Written problem
Please reproduce the lines below word for word, starting with the first line and continuing through the line with "512 centimetres".

═══ Dataset extract

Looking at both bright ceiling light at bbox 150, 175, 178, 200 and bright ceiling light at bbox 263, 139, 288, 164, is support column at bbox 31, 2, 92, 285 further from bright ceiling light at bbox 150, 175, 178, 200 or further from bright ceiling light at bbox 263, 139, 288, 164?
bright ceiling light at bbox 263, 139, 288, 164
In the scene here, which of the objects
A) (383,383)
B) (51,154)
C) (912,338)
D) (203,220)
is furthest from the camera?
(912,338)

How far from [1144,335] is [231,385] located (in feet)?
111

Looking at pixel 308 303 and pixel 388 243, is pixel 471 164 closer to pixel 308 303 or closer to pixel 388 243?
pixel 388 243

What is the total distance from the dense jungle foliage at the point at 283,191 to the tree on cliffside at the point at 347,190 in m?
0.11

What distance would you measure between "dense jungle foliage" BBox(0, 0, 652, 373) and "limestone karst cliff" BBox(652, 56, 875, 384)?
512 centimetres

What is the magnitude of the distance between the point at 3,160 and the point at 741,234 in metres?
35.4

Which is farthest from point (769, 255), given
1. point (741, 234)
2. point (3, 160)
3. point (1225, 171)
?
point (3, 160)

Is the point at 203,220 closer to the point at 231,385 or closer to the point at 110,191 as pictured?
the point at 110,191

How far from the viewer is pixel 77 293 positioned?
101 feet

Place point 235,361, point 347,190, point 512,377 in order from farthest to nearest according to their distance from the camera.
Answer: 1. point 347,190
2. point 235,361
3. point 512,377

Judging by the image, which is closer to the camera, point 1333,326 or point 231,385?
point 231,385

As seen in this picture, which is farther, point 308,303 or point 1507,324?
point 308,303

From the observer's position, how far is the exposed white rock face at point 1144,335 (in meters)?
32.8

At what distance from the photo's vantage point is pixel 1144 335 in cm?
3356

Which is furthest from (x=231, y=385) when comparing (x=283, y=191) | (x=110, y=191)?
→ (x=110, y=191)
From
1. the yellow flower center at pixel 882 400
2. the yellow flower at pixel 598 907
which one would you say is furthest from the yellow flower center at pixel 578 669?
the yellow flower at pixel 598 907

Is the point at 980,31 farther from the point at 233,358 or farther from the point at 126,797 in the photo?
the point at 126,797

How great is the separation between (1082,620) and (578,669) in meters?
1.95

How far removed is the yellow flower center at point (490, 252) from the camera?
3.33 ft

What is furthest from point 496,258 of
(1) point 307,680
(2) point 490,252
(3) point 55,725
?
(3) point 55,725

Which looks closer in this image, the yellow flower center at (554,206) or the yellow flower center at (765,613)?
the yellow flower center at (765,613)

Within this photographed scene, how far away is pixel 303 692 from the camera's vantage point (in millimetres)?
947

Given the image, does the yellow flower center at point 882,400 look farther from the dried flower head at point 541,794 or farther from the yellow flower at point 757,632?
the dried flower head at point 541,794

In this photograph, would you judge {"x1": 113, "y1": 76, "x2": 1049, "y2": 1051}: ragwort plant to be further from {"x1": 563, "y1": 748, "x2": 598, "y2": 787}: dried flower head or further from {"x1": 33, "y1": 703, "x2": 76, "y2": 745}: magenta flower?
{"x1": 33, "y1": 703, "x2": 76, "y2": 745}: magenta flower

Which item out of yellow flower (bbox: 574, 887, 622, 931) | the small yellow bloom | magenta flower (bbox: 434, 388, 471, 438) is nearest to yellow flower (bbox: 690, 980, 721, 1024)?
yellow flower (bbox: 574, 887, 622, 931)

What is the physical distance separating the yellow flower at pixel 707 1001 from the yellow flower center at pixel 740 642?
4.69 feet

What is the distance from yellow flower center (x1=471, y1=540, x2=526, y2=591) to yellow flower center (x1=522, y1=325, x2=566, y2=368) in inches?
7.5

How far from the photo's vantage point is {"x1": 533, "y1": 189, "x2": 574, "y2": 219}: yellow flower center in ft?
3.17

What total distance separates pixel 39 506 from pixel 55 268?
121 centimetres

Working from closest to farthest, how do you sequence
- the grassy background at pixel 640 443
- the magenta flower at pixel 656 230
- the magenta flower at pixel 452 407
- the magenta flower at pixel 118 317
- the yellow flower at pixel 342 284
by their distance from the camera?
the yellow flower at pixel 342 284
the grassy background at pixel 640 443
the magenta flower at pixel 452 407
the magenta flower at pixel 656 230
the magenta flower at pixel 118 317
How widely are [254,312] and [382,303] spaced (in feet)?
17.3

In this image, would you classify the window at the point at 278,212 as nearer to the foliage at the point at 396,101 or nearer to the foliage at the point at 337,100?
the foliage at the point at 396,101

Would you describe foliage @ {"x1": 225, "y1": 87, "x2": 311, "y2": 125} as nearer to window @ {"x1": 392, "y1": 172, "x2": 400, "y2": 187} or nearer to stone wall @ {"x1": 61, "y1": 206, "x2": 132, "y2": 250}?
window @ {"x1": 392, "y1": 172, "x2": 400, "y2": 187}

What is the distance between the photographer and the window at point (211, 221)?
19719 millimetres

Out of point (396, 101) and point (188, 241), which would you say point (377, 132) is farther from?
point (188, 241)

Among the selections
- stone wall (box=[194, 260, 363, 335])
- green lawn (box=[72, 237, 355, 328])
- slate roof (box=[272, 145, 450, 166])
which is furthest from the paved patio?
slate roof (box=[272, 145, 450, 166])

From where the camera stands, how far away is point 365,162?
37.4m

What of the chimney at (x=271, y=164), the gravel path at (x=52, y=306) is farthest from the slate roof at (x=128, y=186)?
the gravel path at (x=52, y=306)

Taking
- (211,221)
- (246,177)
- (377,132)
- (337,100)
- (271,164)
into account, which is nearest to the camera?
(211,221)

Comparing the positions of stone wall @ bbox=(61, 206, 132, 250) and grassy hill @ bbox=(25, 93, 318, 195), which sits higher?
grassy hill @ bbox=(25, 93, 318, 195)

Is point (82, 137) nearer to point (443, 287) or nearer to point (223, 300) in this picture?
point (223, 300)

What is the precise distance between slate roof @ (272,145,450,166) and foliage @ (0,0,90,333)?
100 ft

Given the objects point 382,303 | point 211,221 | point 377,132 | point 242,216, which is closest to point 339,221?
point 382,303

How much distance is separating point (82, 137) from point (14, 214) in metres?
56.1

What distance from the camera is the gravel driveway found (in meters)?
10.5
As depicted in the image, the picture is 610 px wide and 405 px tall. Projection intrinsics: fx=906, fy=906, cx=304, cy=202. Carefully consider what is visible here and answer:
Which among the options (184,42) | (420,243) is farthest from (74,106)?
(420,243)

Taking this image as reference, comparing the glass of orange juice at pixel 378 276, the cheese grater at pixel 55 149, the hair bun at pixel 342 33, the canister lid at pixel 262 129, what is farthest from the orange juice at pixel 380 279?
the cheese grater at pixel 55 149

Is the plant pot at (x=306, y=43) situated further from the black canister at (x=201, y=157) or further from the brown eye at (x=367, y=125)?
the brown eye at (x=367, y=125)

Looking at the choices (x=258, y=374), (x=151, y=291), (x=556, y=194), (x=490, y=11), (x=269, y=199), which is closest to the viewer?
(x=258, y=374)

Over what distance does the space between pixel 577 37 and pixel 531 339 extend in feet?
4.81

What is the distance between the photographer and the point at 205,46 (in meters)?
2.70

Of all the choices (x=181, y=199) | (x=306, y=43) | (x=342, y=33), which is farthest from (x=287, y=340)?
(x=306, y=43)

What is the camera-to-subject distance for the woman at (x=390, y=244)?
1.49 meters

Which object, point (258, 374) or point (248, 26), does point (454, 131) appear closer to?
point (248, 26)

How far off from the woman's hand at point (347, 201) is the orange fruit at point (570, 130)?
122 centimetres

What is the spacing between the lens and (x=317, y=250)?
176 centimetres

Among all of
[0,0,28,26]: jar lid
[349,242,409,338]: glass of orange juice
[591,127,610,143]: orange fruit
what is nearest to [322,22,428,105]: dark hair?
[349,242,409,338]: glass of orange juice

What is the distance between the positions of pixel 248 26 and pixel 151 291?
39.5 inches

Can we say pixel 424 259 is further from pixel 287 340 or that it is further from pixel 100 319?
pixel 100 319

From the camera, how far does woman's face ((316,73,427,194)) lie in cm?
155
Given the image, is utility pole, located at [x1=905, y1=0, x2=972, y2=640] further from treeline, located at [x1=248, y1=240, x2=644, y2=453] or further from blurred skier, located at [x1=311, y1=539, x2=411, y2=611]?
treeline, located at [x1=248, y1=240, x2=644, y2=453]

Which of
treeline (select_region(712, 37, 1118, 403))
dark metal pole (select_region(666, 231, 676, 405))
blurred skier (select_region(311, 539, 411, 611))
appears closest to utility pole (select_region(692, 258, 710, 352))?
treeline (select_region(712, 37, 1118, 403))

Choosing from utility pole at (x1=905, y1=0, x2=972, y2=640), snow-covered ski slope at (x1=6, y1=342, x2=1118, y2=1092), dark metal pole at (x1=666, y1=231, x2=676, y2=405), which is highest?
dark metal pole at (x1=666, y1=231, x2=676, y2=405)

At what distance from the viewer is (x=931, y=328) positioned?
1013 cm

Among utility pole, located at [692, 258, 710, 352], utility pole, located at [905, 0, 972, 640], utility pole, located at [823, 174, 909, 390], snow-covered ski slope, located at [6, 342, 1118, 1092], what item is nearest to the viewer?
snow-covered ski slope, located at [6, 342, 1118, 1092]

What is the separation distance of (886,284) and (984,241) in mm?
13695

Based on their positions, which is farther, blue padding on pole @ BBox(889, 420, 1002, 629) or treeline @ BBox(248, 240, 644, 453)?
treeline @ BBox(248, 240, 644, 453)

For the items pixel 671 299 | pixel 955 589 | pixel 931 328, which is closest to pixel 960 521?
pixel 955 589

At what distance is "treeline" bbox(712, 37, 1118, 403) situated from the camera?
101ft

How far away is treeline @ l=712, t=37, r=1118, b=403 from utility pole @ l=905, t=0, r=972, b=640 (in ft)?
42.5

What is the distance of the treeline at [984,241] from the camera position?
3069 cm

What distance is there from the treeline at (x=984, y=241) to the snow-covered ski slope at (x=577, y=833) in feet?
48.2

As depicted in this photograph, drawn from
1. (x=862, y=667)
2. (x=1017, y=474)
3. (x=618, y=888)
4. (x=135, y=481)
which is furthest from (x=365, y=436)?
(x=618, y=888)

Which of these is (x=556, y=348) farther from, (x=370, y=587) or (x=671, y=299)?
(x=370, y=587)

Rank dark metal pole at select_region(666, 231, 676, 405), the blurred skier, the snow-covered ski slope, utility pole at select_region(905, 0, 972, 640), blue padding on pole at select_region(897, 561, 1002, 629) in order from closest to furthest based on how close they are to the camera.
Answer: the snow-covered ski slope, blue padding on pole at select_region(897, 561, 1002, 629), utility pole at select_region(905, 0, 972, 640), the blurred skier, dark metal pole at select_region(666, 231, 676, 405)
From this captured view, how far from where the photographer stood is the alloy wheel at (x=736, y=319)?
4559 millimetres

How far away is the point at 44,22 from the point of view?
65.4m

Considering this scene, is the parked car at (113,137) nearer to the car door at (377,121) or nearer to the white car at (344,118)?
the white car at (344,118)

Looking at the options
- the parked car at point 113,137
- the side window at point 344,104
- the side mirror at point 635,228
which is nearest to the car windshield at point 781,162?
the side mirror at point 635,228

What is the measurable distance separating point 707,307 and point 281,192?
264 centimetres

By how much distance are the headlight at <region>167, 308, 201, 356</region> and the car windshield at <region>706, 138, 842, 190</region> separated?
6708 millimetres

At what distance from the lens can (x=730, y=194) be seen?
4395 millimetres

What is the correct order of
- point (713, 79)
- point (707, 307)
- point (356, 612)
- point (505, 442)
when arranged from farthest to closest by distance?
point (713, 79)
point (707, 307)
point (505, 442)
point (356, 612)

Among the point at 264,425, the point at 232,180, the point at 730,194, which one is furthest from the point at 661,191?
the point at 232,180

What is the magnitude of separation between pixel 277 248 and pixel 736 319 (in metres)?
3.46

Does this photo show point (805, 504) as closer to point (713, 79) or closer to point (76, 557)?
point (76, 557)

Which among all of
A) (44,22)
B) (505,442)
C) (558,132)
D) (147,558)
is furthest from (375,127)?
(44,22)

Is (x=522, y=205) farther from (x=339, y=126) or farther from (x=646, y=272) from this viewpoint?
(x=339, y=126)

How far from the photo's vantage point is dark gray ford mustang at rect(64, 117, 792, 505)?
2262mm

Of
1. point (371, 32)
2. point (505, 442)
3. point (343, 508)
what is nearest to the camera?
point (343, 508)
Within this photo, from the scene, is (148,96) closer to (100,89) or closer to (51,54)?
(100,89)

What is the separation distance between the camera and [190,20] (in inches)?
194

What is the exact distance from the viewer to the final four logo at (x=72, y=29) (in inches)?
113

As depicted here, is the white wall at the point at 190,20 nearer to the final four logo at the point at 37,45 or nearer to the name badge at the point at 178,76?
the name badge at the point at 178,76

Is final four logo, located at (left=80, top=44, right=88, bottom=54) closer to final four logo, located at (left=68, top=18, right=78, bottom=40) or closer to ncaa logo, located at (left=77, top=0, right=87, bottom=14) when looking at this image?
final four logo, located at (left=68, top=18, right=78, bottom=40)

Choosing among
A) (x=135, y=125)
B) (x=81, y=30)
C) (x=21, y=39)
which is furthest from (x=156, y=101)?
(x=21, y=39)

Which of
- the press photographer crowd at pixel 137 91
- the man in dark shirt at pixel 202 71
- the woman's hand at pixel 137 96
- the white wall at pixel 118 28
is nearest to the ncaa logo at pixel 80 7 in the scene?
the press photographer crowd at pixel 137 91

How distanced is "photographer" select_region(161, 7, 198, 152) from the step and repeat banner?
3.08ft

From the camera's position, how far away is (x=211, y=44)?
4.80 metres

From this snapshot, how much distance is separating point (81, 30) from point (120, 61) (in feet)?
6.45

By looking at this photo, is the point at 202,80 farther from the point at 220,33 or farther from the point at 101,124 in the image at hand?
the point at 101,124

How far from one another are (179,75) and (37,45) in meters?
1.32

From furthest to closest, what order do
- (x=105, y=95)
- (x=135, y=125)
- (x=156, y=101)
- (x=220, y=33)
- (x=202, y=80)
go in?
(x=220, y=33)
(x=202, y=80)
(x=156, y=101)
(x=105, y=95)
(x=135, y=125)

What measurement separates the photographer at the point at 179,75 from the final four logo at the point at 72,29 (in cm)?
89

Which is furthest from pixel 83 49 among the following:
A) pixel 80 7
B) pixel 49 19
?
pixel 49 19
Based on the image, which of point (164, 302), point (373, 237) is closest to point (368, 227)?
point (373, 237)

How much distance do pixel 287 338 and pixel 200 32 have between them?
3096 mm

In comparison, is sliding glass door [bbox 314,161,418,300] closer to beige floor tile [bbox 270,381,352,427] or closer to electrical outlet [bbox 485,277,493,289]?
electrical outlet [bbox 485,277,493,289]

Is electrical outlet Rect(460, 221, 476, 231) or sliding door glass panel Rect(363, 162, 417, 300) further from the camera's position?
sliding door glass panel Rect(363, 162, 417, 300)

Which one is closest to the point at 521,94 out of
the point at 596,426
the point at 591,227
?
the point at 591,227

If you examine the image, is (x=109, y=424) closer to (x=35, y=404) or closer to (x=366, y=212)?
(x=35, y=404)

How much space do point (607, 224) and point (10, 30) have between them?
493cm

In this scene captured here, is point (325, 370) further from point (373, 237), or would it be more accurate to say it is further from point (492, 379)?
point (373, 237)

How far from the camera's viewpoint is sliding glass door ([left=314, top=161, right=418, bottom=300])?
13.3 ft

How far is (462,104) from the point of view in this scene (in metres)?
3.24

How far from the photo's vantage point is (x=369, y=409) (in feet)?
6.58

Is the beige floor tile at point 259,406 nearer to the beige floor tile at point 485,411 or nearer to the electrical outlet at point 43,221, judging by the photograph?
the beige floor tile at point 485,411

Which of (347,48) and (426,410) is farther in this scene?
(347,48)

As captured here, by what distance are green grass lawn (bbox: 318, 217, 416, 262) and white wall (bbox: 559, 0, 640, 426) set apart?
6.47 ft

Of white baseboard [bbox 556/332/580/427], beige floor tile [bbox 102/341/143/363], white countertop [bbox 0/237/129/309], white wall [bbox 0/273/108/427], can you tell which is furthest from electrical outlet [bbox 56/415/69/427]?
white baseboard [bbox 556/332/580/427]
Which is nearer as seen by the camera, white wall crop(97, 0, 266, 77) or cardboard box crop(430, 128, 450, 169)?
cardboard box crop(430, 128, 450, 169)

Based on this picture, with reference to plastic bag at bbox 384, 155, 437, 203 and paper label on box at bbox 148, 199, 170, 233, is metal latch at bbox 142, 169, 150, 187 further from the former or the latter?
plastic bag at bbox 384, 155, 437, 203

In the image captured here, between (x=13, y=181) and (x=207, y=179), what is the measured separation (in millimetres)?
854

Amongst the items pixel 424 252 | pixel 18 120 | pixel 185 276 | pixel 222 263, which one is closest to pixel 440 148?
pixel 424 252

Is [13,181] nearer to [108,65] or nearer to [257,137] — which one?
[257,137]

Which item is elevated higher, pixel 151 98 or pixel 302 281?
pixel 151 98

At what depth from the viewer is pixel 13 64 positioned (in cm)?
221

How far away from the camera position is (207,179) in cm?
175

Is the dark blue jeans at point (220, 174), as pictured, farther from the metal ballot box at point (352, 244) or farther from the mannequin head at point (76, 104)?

══════

Answer for this exercise
Looking at both bright ceiling light at bbox 150, 175, 178, 200 and bright ceiling light at bbox 263, 139, 288, 164, is support column at bbox 31, 2, 92, 285 further from bright ceiling light at bbox 150, 175, 178, 200 or further from bright ceiling light at bbox 263, 139, 288, 164?
bright ceiling light at bbox 263, 139, 288, 164
In the scene here, which of the objects
A) (383,383)
B) (51,154)
C) (912,338)
D) (203,220)
is furthest from the camera?
(912,338)

How far from [1144,335] is [231,385] located (in feet)?
111

Looking at pixel 308 303 and pixel 388 243, is pixel 471 164 closer to pixel 308 303 or closer to pixel 388 243?
pixel 388 243

What is the total distance from the dense jungle foliage at the point at 283,191 to the tree on cliffside at the point at 347,190 in m?
0.11

What distance would you measure between "dense jungle foliage" BBox(0, 0, 652, 373) and "limestone karst cliff" BBox(652, 56, 875, 384)?
512 centimetres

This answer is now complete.